▶ DIRECTION 1: Translate this sentence from the Web Single Sign On reply into Spanish: "Since your server isn't in the domain, it won't understand the user's credentials."
▶ DIRECTION 2: Reproduce the part of the Web Single Sign On reply that begins at "The browser then" and ends after "there that do...".
▶ DIRECTION 3: Write what comes next in the Web Single Sign On reply, picking up after its last line.

▶ PASSAGE GIVEN:
************
Re: Web Single Sign On
- From: "Joe Kaplan" <joseph.e.kaplan@xxxxxxxxxxxxxxxxxxxxxxxx>
- Date: Tue, 30 Jan 2007 22:14:13 -0600
You can't do this. The way integrated Windows auth (IWA) works is that your
IIS site is configured to require IWA and sends a 401.1 response to the
browser with an instruction to authenticate via IWA (a www-authenticate
header with "negotiate" and/or "NTLM" in the header).
The browser then sees this and knows that it is allowed to send its current
Windows credentials to the server, so it does. If the server can
authenticate these credentials, then it will and will return the content the
user requested originally.
Since your server isn't in the domain, it won't understand the user's
credentials.
The browser won't have any way to know to send a different set of
credentials that the server might understand, so that won't happen either.
There are other types of SSO systems available like ADFS that integrate with
IWA auth and can provide SSO like this, but ADFS doesn't do anything with
Open LDAP. There may be some other SSO products out there that do...
Joe K.
--
Joe Kaplan-MS MVP Directory Services Programming
Co-author of "The .NET Developer's Guide to Directory Services Programming"
************
▶ RECORDED INFORMATION:

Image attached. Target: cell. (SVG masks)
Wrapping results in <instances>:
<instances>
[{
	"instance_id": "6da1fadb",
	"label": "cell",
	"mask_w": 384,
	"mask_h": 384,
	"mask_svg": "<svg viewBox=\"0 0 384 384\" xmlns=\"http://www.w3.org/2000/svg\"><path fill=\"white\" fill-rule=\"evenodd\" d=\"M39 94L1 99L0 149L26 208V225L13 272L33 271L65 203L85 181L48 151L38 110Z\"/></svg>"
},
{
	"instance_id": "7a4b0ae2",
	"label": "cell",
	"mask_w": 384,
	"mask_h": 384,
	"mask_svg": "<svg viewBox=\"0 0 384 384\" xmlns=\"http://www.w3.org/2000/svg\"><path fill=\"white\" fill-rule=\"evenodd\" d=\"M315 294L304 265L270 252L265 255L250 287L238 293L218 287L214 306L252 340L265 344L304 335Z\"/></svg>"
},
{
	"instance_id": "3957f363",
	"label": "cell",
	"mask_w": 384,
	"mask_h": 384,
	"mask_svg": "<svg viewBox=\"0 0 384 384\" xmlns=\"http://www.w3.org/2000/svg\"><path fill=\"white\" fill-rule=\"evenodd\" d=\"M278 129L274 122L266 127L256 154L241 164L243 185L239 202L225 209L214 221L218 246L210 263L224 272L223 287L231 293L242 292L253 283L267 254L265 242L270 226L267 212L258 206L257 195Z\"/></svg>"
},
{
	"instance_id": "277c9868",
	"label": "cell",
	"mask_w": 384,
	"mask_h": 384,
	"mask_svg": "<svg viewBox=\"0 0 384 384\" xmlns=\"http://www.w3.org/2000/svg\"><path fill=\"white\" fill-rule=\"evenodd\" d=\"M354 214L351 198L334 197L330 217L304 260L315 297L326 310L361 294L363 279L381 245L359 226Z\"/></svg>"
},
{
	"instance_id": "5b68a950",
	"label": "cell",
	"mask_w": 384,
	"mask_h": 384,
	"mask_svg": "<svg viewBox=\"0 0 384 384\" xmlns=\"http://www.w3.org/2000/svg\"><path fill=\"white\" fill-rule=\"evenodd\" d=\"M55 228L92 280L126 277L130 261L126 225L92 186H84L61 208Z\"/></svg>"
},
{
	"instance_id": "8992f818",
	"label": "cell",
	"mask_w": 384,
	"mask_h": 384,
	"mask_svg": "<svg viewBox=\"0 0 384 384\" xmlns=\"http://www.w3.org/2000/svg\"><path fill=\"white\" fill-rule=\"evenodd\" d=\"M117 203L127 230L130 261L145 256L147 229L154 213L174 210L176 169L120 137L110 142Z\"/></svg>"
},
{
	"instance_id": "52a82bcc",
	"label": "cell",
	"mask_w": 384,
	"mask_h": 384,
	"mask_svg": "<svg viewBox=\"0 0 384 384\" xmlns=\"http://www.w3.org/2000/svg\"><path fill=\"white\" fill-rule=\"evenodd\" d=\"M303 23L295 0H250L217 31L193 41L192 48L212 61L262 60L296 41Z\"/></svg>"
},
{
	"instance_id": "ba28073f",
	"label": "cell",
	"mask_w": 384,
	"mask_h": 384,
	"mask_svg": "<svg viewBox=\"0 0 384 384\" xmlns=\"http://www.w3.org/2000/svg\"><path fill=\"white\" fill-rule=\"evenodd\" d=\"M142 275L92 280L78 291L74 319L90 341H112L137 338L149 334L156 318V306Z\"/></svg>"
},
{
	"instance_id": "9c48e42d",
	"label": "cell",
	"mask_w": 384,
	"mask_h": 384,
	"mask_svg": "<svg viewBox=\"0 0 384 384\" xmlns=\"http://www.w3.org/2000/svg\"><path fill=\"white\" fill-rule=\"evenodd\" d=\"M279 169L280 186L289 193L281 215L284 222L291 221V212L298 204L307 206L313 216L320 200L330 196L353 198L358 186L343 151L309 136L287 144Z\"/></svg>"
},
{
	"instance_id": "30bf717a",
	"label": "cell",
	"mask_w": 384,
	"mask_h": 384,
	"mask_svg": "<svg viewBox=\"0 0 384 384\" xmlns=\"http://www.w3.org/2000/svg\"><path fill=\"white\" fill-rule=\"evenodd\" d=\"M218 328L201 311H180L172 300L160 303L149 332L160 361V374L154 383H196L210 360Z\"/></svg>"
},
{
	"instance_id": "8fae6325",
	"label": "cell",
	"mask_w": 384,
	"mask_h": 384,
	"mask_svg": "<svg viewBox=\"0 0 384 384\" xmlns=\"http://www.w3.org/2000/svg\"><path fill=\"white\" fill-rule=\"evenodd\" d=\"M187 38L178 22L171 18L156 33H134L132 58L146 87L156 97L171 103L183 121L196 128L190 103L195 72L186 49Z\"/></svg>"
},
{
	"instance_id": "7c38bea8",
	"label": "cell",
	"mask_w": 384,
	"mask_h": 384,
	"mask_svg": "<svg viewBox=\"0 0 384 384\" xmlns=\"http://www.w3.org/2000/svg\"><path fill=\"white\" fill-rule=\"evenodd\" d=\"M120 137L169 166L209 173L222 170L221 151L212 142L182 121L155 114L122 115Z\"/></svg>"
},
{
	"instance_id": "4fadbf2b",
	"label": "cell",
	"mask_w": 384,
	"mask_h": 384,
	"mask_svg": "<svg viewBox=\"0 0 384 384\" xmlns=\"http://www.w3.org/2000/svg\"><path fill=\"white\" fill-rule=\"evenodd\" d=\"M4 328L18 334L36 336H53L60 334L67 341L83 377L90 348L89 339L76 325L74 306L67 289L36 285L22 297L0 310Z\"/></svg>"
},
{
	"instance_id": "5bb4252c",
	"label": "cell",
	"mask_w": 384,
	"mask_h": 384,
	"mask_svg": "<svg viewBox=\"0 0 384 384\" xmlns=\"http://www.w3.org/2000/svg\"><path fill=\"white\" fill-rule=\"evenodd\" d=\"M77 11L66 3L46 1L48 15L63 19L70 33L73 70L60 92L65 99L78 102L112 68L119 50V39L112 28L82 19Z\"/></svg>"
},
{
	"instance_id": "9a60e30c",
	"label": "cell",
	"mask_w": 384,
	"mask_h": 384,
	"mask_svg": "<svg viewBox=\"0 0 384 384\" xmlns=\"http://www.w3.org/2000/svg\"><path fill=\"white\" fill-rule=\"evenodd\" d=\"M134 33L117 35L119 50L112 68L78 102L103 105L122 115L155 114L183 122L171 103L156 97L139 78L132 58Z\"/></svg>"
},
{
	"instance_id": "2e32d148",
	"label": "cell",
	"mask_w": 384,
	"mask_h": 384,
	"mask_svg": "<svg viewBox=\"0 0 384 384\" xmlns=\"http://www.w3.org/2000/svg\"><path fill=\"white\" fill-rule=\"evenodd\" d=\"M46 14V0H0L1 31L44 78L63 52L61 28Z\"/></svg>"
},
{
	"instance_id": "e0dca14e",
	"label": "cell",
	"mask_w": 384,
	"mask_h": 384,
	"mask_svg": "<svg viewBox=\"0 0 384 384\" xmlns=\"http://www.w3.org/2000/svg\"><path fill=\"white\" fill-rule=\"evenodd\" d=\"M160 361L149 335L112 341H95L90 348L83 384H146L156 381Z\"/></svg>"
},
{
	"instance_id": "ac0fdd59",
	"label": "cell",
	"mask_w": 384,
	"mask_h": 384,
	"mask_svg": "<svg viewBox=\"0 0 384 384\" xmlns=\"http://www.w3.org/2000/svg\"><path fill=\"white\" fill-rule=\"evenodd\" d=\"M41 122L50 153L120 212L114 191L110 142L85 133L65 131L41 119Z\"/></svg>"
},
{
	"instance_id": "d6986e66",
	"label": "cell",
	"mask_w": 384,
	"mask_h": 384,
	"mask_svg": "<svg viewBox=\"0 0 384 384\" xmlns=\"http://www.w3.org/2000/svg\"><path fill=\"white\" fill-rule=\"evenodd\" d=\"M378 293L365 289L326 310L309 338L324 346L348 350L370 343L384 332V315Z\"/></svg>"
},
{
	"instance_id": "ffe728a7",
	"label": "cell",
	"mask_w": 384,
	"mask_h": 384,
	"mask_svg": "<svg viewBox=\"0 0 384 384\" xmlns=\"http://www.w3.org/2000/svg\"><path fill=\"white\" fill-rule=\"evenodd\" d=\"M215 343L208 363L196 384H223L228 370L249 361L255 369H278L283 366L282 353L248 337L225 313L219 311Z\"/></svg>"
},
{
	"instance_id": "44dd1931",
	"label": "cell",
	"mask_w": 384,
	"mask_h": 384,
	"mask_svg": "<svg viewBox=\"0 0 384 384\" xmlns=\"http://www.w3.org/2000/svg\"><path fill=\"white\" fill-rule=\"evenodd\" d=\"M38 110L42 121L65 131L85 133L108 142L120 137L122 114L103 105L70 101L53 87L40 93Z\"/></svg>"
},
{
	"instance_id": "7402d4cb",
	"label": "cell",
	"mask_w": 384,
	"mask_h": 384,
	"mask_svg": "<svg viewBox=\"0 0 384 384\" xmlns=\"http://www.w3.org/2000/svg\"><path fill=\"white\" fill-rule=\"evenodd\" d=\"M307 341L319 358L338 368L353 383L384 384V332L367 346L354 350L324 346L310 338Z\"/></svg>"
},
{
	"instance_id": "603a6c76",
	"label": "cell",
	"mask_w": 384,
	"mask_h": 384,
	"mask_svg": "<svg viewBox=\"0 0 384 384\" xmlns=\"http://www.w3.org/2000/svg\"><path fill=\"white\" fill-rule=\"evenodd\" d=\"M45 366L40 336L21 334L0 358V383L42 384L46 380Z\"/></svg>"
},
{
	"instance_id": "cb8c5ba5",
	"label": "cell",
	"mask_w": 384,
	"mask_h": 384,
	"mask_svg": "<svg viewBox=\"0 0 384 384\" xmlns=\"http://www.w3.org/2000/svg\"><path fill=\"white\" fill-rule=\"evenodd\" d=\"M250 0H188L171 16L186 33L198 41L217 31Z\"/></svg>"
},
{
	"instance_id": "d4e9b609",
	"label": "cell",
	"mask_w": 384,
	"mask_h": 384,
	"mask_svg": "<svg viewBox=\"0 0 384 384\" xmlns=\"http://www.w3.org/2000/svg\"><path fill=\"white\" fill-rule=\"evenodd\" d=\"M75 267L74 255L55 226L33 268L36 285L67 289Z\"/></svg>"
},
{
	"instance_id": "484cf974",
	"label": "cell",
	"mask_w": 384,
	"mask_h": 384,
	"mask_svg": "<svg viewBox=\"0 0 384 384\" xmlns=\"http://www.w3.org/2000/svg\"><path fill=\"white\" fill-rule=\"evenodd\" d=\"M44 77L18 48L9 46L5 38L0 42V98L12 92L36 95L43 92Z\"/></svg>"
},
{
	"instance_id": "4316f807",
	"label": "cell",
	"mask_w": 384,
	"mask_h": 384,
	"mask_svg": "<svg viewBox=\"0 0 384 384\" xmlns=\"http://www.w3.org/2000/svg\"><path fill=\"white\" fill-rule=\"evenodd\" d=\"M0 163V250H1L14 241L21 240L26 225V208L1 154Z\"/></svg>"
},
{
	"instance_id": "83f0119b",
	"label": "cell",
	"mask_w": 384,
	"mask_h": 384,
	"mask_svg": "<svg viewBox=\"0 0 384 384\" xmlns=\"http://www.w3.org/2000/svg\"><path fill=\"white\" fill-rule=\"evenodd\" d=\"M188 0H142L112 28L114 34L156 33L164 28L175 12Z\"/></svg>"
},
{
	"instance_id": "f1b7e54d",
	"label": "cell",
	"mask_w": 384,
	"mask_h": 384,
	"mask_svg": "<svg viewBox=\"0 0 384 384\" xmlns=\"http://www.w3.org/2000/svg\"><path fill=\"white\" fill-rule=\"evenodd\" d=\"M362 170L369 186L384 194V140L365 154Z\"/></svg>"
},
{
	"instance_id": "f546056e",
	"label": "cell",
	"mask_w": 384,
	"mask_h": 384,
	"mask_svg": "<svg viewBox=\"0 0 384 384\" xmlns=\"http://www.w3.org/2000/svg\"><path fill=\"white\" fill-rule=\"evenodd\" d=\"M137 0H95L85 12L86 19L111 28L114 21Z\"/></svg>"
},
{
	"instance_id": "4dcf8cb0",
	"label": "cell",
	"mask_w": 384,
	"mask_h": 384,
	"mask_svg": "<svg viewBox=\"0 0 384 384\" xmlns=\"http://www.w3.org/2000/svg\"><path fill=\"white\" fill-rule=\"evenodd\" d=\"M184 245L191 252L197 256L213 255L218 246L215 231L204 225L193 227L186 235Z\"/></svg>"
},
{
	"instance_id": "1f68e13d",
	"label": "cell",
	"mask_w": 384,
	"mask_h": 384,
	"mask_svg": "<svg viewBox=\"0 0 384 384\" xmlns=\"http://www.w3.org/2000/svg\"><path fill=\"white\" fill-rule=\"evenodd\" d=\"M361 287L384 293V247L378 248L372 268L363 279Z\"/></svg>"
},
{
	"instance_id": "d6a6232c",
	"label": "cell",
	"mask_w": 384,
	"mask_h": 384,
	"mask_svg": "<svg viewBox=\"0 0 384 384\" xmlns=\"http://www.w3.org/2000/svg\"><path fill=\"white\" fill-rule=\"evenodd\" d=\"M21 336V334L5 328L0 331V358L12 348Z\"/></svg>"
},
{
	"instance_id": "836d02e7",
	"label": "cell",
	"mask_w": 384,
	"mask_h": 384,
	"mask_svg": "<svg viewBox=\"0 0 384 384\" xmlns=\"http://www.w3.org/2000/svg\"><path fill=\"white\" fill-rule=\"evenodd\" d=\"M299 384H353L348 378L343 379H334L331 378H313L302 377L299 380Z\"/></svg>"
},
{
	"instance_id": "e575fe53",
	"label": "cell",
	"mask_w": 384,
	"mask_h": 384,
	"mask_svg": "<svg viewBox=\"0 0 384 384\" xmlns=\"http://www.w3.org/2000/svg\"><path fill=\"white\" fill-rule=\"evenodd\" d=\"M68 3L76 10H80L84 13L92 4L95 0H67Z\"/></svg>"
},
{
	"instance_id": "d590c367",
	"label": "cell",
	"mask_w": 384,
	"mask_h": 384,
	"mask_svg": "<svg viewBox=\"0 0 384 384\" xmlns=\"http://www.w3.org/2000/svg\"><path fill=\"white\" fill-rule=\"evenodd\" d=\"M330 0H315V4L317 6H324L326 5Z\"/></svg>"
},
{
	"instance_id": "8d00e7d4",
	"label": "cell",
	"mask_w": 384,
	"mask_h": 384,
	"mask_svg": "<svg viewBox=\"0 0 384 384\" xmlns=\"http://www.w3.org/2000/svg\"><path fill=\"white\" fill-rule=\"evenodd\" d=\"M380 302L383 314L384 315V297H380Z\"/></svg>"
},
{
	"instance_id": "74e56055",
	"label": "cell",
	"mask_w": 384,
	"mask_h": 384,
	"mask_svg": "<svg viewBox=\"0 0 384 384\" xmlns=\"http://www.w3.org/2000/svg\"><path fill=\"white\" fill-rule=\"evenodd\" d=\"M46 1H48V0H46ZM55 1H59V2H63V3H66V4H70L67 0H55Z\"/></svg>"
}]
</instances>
************
▶ RESPONSE 1: Como tu servidor no está en el dominio, no entenderá las credenciales del usuario.

▶ RESPONSE 2:
The browser then sees this and knows that it is allowed to send its current
Windows credentials to the server, so it does. If the server can
authenticate these credentials, then it will and will return the content the
user requested originally.
Since your server isn't in the domain, it won't understand the user's
credentials.
The browser won't have any way to know to send a different set of
credentials that the server might understand, so that won't happen either.
There are other types of SSO systems available like ADFS that integrate with
IWA auth and can provide SSO like this, but ADFS doesn't do anything with
Open LDAP. There may be some other SSO products out there that do...

▶ RESPONSE 3:
http://www.directoryprogramming.net
--
"quest" <annonymous@xxxxxxxxxxxxx> wrote in message
news:%23k70oKNRHHA.4896@xxxxxxxxxxxxxxxxxxxxxxx
My network environment consists of a domain with active directory(Win 2003
Server). My web application sits on IIS located outside the domain. The
web application is accessible through port 80 and without single sign on,
requires user to enter username/password to gain access to the web
application contents. A common identity has been constructed and stored
in LDAP (open ldap- port 389 is open) located inside the domain. This
common identity is the user's username used to logon to the domain/active
directory.
To achieve single sign on, it is expected that when a user logons to the
domain/active directory, he/she could access the web application (which
sits on IIS outside the domain) without having to go through the logon
process again. That means the user's credential (username) must be send
over to the IIS which will use it to authenticate against LDAP sitting
inside the domain. If the user is authenticated, the logon page will be by
passed allowing user a direct access to the web application content.
My question:
1. How can this be achieved ? How does the browser know that it has to
send the user's credential (username) to the IIS ?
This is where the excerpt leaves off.